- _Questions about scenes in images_

— start —

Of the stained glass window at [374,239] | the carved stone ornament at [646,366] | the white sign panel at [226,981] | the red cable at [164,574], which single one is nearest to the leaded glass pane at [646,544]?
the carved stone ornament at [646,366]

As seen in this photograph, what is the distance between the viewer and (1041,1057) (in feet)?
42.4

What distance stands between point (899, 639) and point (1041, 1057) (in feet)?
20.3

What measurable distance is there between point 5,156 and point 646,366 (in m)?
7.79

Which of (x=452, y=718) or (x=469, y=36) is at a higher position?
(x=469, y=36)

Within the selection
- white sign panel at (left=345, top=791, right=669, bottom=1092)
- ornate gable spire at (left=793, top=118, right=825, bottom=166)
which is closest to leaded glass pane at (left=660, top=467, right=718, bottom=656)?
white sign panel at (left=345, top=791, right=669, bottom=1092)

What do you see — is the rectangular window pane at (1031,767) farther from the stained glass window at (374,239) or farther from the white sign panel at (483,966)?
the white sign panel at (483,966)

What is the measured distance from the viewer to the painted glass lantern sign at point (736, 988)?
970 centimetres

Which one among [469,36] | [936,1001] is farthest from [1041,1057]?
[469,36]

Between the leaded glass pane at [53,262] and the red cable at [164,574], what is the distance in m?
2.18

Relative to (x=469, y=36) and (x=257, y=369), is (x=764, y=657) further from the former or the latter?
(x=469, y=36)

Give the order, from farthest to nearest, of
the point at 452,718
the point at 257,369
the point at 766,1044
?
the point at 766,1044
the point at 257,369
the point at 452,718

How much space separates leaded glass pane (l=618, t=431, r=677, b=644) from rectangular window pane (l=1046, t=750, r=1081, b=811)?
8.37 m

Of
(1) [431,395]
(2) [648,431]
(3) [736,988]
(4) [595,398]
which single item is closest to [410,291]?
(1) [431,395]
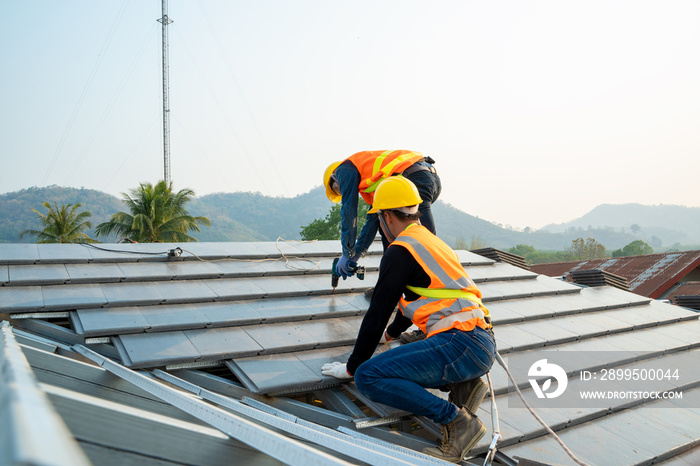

— end —

- _JOB_
Substitute "leadlight pane" for every "leaded glass pane" in all of the records above and reproduce them otherwise unchanged, leaving out the pictures.

- _RESULT OF THIS EXERCISE_
Of the stained glass window at [374,239] | the carved stone ornament at [646,366] | the white sign panel at [226,981] | the red cable at [164,574], which single one is nearest to the leadlight pane at [646,544]?
the carved stone ornament at [646,366]

As seen in this photograph, what is the distance between the viewer and (1041,1057) (in feet)?
42.4

What distance stands between point (899, 639) and point (1041, 1057) (in feet)?
20.3

What measurable distance is there between point 5,156 and point 646,366 (in m)?
7.79

Which of (x=452, y=718) or (x=469, y=36) is at a higher position?
(x=469, y=36)

Within the selection
- white sign panel at (left=345, top=791, right=669, bottom=1092)
- ornate gable spire at (left=793, top=118, right=825, bottom=166)
which is closest to leadlight pane at (left=660, top=467, right=718, bottom=656)?
white sign panel at (left=345, top=791, right=669, bottom=1092)

What do you see — is the rectangular window pane at (1031,767) farther from the stained glass window at (374,239) or farther from the white sign panel at (483,966)?
the white sign panel at (483,966)

What is the measured distance from the viewer to the painted glass lantern sign at point (736, 988)?
970 centimetres

Which one among [469,36] | [936,1001] is farthest from [1041,1057]?
[469,36]

Between the leadlight pane at [53,262] and the red cable at [164,574], what is the distance in m?
2.18

Relative to (x=469, y=36) and (x=257, y=369), is (x=764, y=657) further from the former or the latter?
(x=469, y=36)

Give the order, from farthest to nearest, of
the point at 452,718
the point at 257,369
the point at 766,1044
?
the point at 766,1044
the point at 257,369
the point at 452,718

How much space separates leadlight pane (l=618, t=431, r=677, b=644) from rectangular window pane (l=1046, t=750, r=1081, b=811)?
8.37 m

Of
(1) [431,395]
(2) [648,431]
(3) [736,988]
(4) [595,398]
which single item is closest to [410,291]?
(1) [431,395]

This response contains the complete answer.